>> BEGIN SOURCE MATERIAL

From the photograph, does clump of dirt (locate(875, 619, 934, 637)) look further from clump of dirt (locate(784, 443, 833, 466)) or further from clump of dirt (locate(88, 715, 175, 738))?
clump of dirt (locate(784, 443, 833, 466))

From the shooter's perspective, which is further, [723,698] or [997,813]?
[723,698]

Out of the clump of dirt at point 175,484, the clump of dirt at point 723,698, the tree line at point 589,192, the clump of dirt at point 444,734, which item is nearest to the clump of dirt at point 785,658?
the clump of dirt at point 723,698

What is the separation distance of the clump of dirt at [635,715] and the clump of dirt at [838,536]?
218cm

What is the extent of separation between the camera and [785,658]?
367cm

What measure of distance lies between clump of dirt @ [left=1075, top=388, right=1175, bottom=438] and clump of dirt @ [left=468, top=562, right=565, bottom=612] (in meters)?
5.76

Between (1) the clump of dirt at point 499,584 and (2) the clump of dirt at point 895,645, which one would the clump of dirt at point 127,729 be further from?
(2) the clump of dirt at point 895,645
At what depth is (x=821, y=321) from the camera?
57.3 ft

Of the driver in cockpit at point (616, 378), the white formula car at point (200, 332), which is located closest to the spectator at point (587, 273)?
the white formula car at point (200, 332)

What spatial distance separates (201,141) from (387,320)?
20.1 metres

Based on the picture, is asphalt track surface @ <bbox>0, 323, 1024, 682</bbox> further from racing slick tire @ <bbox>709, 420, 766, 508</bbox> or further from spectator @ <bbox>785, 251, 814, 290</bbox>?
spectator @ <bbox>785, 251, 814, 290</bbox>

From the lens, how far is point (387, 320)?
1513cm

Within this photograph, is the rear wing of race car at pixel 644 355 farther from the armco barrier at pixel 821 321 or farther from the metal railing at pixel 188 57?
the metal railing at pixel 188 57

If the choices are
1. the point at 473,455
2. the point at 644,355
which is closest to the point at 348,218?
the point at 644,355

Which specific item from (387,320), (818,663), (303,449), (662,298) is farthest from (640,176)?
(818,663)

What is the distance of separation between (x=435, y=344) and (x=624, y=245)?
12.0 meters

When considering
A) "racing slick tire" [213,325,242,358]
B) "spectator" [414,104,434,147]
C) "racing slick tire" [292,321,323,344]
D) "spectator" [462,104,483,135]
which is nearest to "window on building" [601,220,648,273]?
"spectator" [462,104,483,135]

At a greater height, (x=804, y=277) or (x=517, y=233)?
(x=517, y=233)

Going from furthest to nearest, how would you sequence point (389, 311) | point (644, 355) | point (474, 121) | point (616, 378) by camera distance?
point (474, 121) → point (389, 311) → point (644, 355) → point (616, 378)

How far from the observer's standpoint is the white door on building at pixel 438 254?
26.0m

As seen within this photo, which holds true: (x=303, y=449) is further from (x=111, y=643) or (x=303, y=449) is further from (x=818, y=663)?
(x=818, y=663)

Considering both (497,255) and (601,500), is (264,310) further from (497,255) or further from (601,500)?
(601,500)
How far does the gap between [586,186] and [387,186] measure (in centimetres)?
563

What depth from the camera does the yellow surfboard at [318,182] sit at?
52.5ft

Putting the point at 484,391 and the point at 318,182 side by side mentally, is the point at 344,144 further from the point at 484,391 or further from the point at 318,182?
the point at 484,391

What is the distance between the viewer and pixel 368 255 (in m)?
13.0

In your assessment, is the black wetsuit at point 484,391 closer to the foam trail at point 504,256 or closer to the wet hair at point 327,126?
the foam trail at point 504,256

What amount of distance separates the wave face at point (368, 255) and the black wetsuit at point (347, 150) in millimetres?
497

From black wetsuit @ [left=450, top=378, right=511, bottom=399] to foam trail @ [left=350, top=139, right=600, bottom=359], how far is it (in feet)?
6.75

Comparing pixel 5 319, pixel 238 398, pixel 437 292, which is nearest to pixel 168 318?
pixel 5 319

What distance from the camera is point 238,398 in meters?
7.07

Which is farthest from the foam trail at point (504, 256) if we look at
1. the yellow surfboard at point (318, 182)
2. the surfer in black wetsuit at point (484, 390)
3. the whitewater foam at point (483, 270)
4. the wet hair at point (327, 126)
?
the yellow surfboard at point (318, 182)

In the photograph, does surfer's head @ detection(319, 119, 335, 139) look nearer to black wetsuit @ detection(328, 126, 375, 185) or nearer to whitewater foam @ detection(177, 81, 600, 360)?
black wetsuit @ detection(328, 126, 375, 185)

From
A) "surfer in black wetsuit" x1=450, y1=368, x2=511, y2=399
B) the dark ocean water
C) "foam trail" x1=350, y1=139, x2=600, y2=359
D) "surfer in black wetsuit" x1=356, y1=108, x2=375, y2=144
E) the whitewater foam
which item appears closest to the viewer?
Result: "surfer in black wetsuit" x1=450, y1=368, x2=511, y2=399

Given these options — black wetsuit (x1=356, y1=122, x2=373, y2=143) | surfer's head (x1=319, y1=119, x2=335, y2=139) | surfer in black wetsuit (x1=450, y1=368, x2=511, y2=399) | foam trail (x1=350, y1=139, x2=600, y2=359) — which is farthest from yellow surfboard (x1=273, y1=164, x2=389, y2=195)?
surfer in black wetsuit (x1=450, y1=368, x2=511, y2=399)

>> END SOURCE MATERIAL
>> BEGIN SOURCE MATERIAL

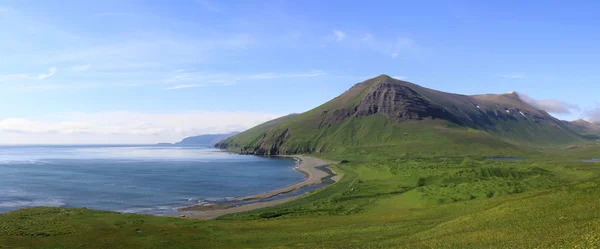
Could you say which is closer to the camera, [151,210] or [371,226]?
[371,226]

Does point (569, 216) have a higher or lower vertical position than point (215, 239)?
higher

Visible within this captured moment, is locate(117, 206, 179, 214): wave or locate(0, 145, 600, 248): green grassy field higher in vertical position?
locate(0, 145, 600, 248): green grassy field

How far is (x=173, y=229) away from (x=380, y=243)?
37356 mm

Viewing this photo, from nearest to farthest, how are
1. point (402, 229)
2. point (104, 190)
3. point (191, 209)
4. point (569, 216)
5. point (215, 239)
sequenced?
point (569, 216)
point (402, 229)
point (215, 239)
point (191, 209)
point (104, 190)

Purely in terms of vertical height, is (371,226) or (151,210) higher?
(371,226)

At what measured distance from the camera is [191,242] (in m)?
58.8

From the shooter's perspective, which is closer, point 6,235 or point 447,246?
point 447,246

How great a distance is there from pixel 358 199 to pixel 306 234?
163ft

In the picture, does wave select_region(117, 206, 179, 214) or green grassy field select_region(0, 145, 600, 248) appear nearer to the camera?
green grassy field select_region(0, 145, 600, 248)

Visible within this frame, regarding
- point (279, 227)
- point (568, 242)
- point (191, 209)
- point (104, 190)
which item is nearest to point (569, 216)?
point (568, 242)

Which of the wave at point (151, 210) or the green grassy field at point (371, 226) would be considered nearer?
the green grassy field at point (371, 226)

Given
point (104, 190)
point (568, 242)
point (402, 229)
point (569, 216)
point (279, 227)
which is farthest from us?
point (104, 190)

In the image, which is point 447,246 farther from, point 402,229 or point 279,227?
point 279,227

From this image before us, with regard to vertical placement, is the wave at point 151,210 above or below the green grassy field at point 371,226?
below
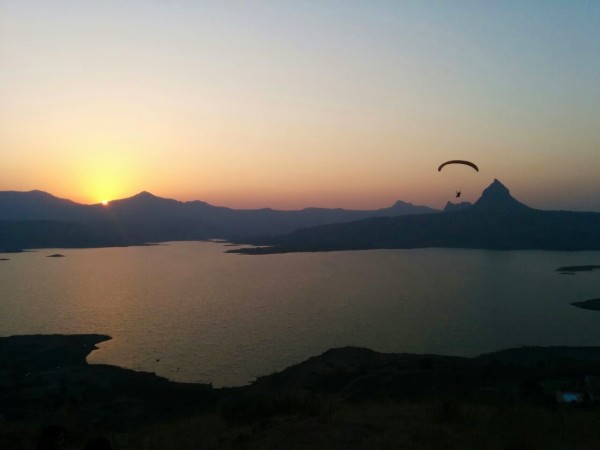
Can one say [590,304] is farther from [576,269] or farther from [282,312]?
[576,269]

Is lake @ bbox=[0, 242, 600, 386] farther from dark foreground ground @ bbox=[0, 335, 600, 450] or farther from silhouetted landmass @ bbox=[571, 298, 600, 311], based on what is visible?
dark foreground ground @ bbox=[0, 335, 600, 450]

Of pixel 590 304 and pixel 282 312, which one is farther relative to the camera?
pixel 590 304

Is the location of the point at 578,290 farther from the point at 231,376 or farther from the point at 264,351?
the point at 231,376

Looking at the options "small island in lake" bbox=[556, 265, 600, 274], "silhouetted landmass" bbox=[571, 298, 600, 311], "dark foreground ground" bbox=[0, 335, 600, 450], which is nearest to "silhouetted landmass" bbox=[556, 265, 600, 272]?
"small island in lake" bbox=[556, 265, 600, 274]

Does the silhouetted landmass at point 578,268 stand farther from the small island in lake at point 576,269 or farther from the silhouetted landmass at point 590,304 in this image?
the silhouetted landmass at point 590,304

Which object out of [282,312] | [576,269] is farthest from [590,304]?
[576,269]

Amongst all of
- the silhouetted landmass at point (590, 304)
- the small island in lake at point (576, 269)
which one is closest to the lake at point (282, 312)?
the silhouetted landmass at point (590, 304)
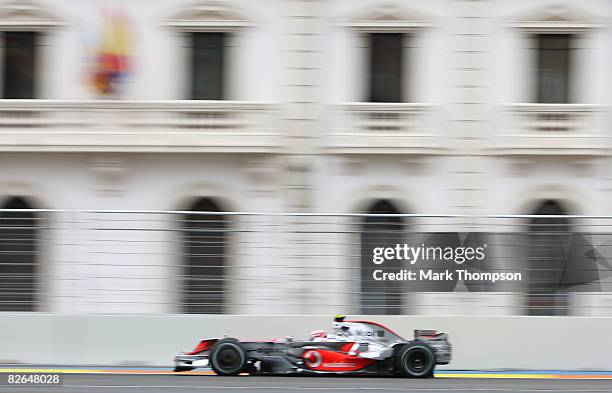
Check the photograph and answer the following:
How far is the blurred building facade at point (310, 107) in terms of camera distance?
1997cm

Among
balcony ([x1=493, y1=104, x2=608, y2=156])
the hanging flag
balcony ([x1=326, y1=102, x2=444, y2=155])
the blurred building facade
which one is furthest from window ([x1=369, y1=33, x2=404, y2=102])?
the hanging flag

>> END SOURCE MATERIAL

> [EXERCISE DIRECTIONS] How many lines of the listing contain the string "bottom"? Case counts; give only the number.

> [SOLVED PROBLEM] 2